FINANCIAL YEAR 1980-81
Instructions for deduction of tax at source during financial year 1980-81 from interest on securities at the rate specified in Part III of First Schedule to Finance (No. 2) Bill, 1980
DRAFT CIRCULAR REFERRED TO IN INSTRUCTIONS
|Rate of||Rate of|
|I.||In the case of a person other than a company :|
|(i)||where the person is resident in India on income by way of interest payable on any security (excluding interest payable on a tax-free security)||10 per cent||Nil|
|(ii)||where the person is not resident in India—|
|(a)||on interest on securities(excluding interest payable a on tax-free security)||income-tax at 30 per cent and surcharge at 3 per cent of the amount of the interest,|
|income-tax and surcharge on income-tax in respect of the interest at the rates prescribed in Sub-Paragraph I of Paragraph A of Part III of the First Schedule to the Finance Act, 1981, if such interest income had been the total income, whichever is higher|
|(b)||on interest payable on a tax-free security||15 per cent||1.5 per cent|
|II.||In the case of a company—|
|(i)||where the company is a domestic company on interest on securities (excluding interest payable on a tax-free security)||21.5 per cent||1.5 per cent|
|(ii)||where the company is not a domestic company—|
|(a)||on interest payable on a tax-free security||44 per cent||3.3 per cent|
|(b)||on interest on other securities||70 per cent||5.25 per cent|
(1) Exemption or abatement certificates issued before April 1, 1980 authorising deduction of tax at a particular rate expressed as percentage of the amount of interest should be accepted and acted upon, if operative for the financial year ending on March 31, 1981.
(2) Where a certificate is issued by the Income-tax Officer on or after April 1, 1980 authorising deduction of tax at a specified rate in respect of any person, income-tax should be deducted at the rates specified therein.
(3) No tax should be deducted in cases in which, from a certificate issued by the Income-tax Officer or otherwise, you are satisfied that the payee is a person exempt from income-tax under sections 10 to 15 of the Act.
(4) No tax should be deducted from any interest payable on 7 per cent Gold Bonds, 1980 where any such Bonds are held by a resident individual and in the case of the aforesaid Gold Bonds where the holder thereof makes a declaration in writing before the person responsible for making the payment that the total nominal value of 7 per cent Gold Bonds, 1980 held by him (including such Bonds, if any, held on his behalf by any other person) did not in either case exceed Rs. 10,000 at any time during the period to which the interest relates.
(5) No tax should be deducted from interest payable on National Savings Certificates (First Issue) including National Savings Certificates (First Issue) Bank Series or 7-year National Savings Certificates (IV Issue).
(6) No tax should be deducted from any interest payable on National Development Bonds.
(7) No tax should be deducted from any interest payable on any other security of the Central or State Government where the security is held by a resident individual, and the holder makes a declaration in writing before the person responsible for making the payment to the effect that—
(a) he has not previously been assessed under the 1961 Act or under the 1922 Act ;
(b) his total income of previous year in which the interest is due is not likely to exceed the minimum amount not chargeable to income-tax; and
(c) the total nominal value of the securities held by him (including such securities, if any, are held on his behalf by any other person) did not exceed Rs. 2,500 at any time during the said previous year.
(8) No tax should be deducted from any sum payable in respect of any securities owned by a corporation established by or under a Central Act which under any law for the time being in force is exempt from income-tax on its income.
(9) Under section 288B fractions of one rupee contained in the amount of tax will have to be rounded off to the nearest rupee by ignoring amounts less than fifty paise and increasing amounts of fifty paise or more to one rupee.

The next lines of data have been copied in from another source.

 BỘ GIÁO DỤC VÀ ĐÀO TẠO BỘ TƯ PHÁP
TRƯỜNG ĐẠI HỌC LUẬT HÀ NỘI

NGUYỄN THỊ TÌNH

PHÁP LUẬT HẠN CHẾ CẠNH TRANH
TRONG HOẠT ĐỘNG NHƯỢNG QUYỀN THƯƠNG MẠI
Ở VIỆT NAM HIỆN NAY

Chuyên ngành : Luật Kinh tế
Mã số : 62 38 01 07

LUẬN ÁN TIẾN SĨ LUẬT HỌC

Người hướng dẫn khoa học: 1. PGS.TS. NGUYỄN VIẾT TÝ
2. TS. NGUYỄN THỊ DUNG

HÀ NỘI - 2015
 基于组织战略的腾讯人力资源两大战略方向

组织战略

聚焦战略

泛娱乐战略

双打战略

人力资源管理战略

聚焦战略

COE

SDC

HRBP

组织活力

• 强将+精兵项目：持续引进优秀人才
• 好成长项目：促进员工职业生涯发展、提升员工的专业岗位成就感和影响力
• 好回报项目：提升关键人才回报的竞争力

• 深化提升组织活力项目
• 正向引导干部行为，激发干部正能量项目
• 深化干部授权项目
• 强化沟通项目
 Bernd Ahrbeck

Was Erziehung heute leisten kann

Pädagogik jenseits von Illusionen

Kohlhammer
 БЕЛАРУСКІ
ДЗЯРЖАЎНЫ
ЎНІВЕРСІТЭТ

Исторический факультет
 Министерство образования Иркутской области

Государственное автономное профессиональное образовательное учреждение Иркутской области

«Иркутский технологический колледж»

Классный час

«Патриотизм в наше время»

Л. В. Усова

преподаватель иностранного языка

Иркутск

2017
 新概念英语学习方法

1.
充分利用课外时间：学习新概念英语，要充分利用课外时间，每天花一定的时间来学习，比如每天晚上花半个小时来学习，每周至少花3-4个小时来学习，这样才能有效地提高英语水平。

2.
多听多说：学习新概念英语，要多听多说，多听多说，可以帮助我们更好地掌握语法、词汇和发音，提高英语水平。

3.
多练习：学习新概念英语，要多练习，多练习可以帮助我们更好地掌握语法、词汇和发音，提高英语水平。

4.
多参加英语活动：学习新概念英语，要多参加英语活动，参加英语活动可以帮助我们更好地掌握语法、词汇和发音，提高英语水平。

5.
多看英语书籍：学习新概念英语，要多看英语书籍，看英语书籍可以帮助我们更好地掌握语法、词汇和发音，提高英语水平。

Hence, the amount of tax to be deducted at source should be rounded off to the nearest rupee in accordance with the aforesaid provisions of the Act.
(10) In the case of doubt, the Income-tax Officer should be consulted before making the deduction from interest on Government securities. It may be added that the above enunciated list of securities on which no tax shall be deducted is not exhaustive but is only illustrative.